O guardanapo, que estava embalado em um plástico com a logomarca da empresa aérea, foi achado por um casal que caminhava pela praia e que está sendo analisado agora. “Se isso tivesse sido aberto durante o voo, estaria completamente diferente. É um guardanapo de 6cmX8cm embalado com o logotipo da Malaysia Airlines, encontrado em 2 de julho de 2014. Ele foi entregue à polícia logo depois”, disse Vicky Miller, que encontrou o papel com o marido.
Apesar de parecer uma prova de que o avião teria caído próximo à costa australiana, os especialistas disseram que não podem afirmar ainda se o guardanapo pertencia ao voo MH370.
O Boeing malaio desapareceu dos radares em março do ano passado depois de voar de Kuala Lumpur em direção a Pequim. Uma equipe internacional busca os destroços do avião, mas ainda não encontraram nada.
Malaysia Airlines diz que bateria vencida não prejudicou buscas
A Malaysia Airlines disse nesta segunda-feira que não fez nenhuma diferença uma bateria vencida no farol localizador subaquático que indicaria a posição da "caixa-preta" do voo MH370, avião da companhia aérea que está desaparecido há um ano.
Advogados de algumas das famílias das pessoas a bordo dizem que o fato de a bateria não ter sido substituída --conforme revelou um relatório no fim de semana, quando se completou um ano do desaparecimento de MH370-- pode ser crucial em qualquer ação legal contra a companhia aérea.
Um relatório provisório de 584 páginas sobre o desaparecimento do Boeing 777-200ER, divulgado no domingo, afirma que a bateria do sinalizador do gravador de dados de voo havia expirado em dezembro de 2012 e não fora substituída. A baliza acoplada à caixa-preta é projetada para enviar um sinal se ocorrer um acidente na água.
A Malaysia Airlines (MAS) afirmou em um comunicado nesta segunda-feira que um farol semelhante também estava instalado no gravador de voz da cabine, e a vida útil de sua bateria ainda era boa. "A bateria ainda transmitiria por 30 dias ao ser ativada quando imersa em água", disse a companhia aérea.

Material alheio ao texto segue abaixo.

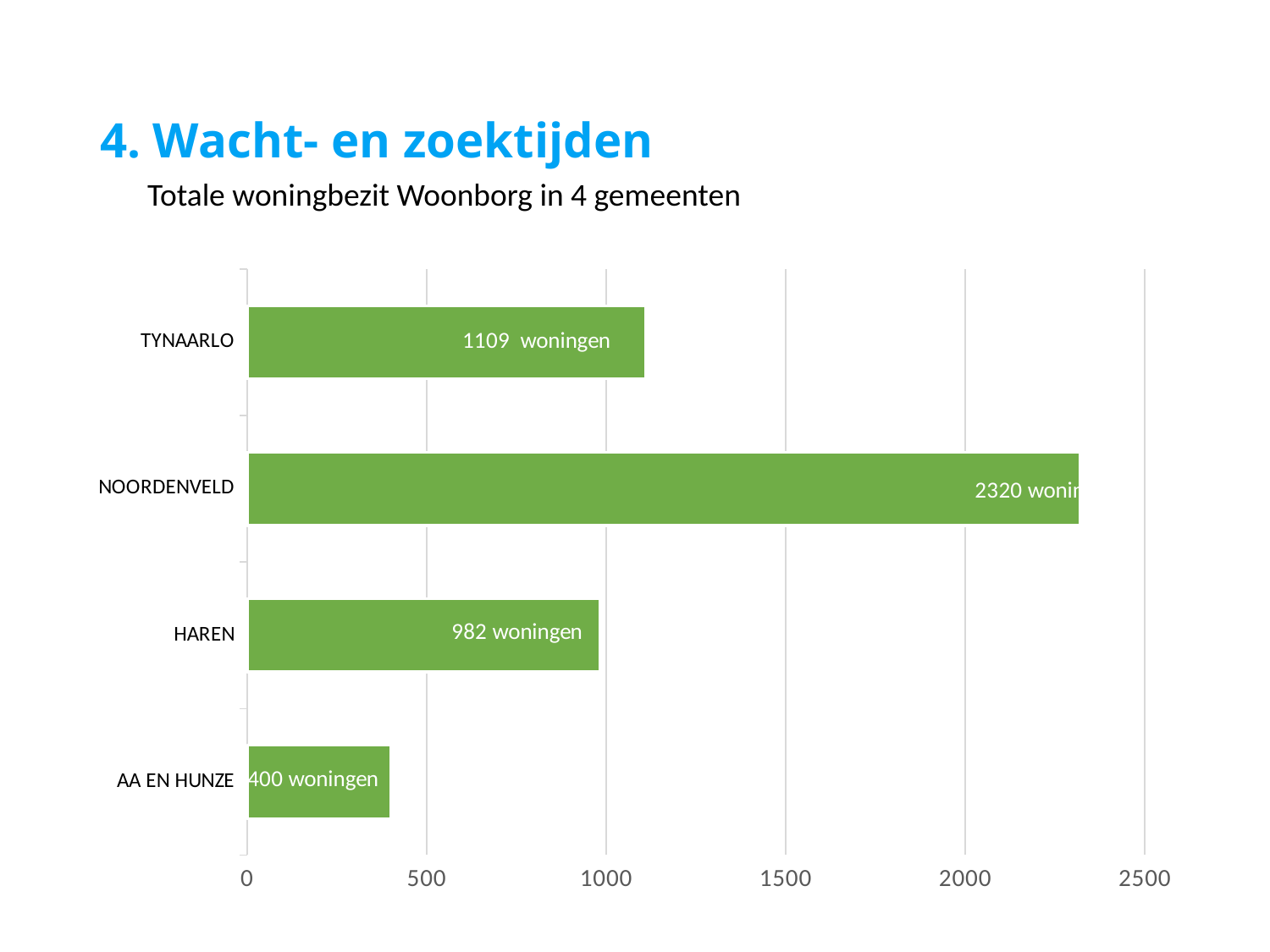
What kind of chart is shown on the slide? Bar chart What is the value shown for AA EN HUNZE? 400 woningen Which has more woningen, TYNAARLO or HAREN? TYNAARLO Is the value for NOORDENVELD greater or less than 2000? greater How many woningen does the chart show for TYNAARLO? 1109 woningen How many gemeenten are shown in the chart? 4 Which gemeente has the highest number of woningen? NOORDENVELD Which gemeente has the lowest number of woningen? AA EN HUNZE What is the difference in woningen between NOORDENVELD and AA EN HUNZE? 1920 What is the title of the chart? Totale woningbezit Woonborg in 4 gemeenten What is the value shown for HAREN? 982 woningen What is the difference in woningen between TYNAARLO and HAREN? 127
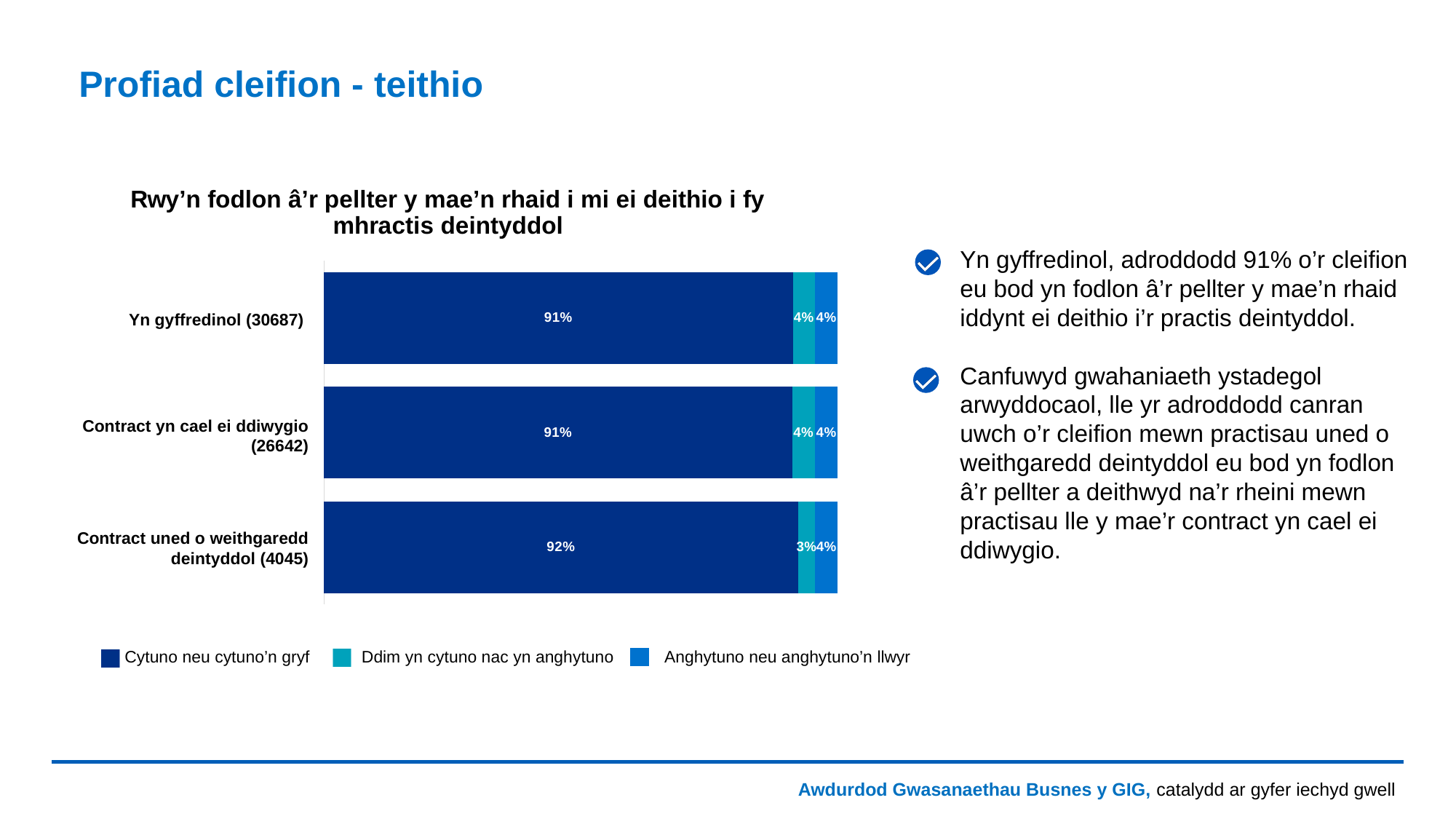
What is the 'Anghytuno neu anghytuno'n llwyr' value for 'Contract yn cael ei ddiwygio (26642)'? 4% How many series does the legend list? 3 What is the 'Ddim yn cytuno nac yn anghytuno' value for 'Contract uned o weithgaredd deintyddol (4045)'? 3% Which category has the highest 'Cytuno neu cytuno'n gryf' value? Contract uned o weithgaredd deintyddol (4045) What is the difference between the 'Cytuno neu cytuno'n gryf' values for 'Contract uned o weithgaredd deintyddol (4045)' and 'Yn gyffredinol (30687)'? 1% Which category has the lowest 'Ddim yn cytuno nac yn anghytuno' value? Contract uned o weithgaredd deintyddol (4045) How many categories are shown in the chart? 3 What type of chart is shown on the slide? Stacked bar chart Which is larger: the 'Cytuno neu cytuno'n gryf' value for 'Contract uned o weithgaredd deintyddol (4045)' or for 'Contract yn cael ei ddiwygio (26642)'? Contract uned o weithgaredd deintyddol (4045) What is the 'Cytuno neu cytuno'n gryf' value for 'Yn gyffredinol (30687)'? 91% What is the 'Cytuno neu cytuno'n gryf' value for 'Contract uned o weithgaredd deintyddol (4045)'? 92% What is the total of the labelled segments in the bar for 'Yn gyffredinol (30687)'? 99%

O Ministério dos Transportes da Malásia informou em um comunicado que está revisando o relatório provisório e se comprometeu a tomar "medidas severas", sem dar mais detalhes. "Em nenhum aspecto o relatório indica como ou por quê o MH370 desapareceu", acrescenta o texto.

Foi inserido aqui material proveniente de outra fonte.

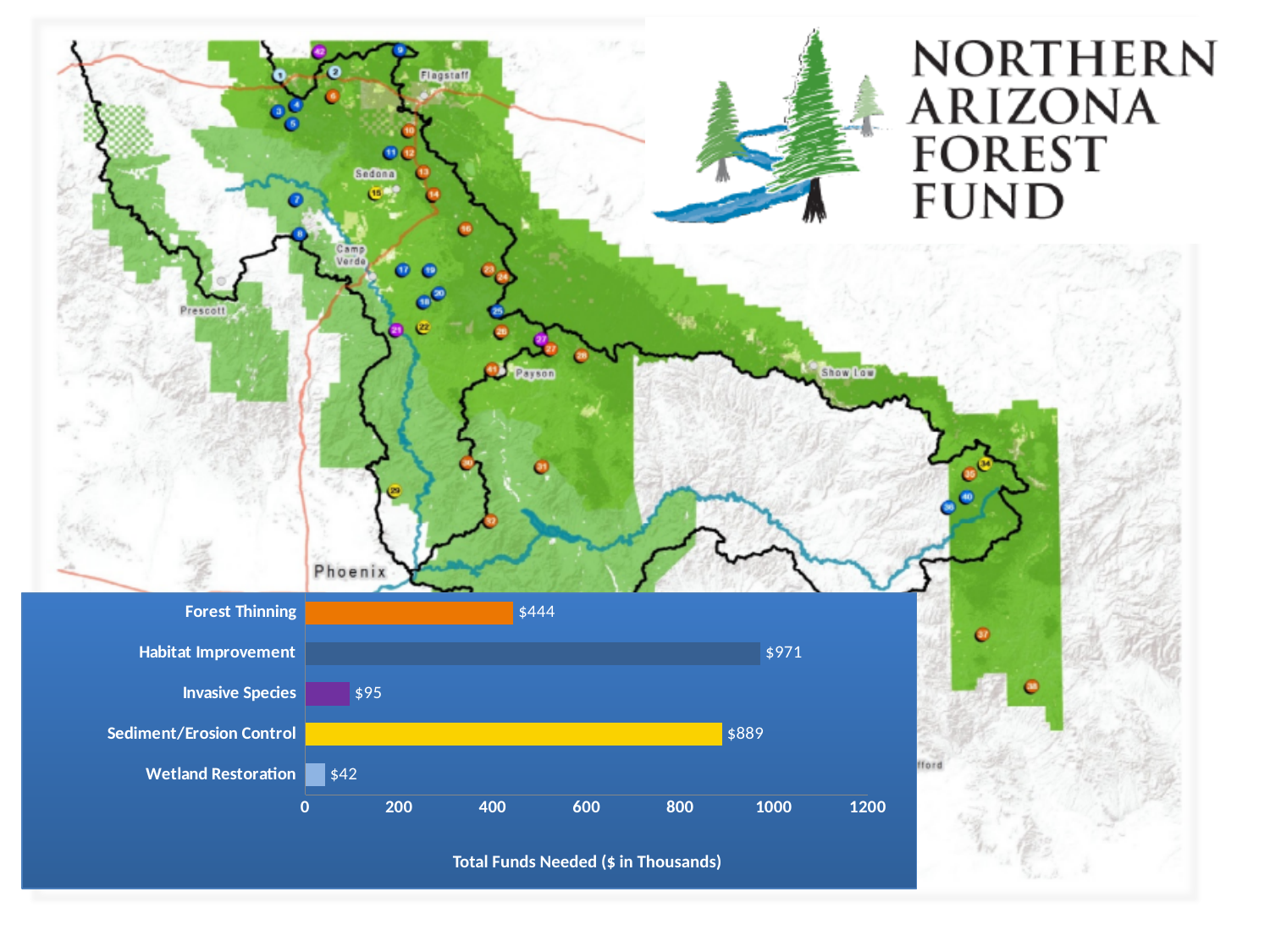
What is the difference between Habitat Improvement and Sediment/Erosion Control? $82 What is the value for Sediment/Erosion Control? $889 What is the value for Forest Thinning? $444 What is the value for Wetland Restoration? $42 Which is larger, Forest Thinning or Invasive Species? Forest Thinning Which category has the lowest value? Wetland Restoration How many categories are shown in the chart? 5 What kind of chart is shown? bar chart What is the axis title shown below the chart? Total Funds Needed ($ in Thousands) What is the value for Habitat Improvement? $971 Which category has the highest value? Habitat Improvement Is the value for Forest Thinning greater or less than 400? greater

O escritório norte-americano de advocacia Kreindler & Kreindler LP, que está representando cerca de 20 famílias, havia dito que o fato de a bateria ter expirado era "potencialmente muito significativo" na determinação das compensações, se tiver afetado as buscas do avião desaparecido.
A supervisão foi responsabilizada por não ter feito a atualização correta do sistema de computador no departamento de engenharia da Malaysia Airlines, assinalou o Departamento de Aviação Civil da Malásia no relatório divulgado no domingo.
"Essa companhia aérea, que permitiu à sua tripulação e avião voarem com baterias vencidas em equipamentos em estado crítico, continua a rejeitar a oferta de qualquer tipo de compensação significativa para as famílias sem que antes eles provem as perdas que sofreram, sem que haja nenhuma evidência de um acidente de fato", afirmou o advogado Justin Green, da Kreindler & Keindler LP, em email à Reuters. "A companhia aérea ... ainda mais claramente agora pode ser responsabilizada pela busca infrutífera desse avião."
Em janeiro, a Malaysia Airlines declarou oficialmente o desaparecimento de MH370 em um acidente, abrindo caminho para que a companhia aérea pague uma indenização aos familiares das vítimas, enquanto as buscas prosseguem.
Os investigadores acreditam que o avião, transportando 227 passageiros e 12 tripulantes, voou milhares de quilômetros fora do curso inicial até finalmente cair no oceano, perto da costa da Austrália.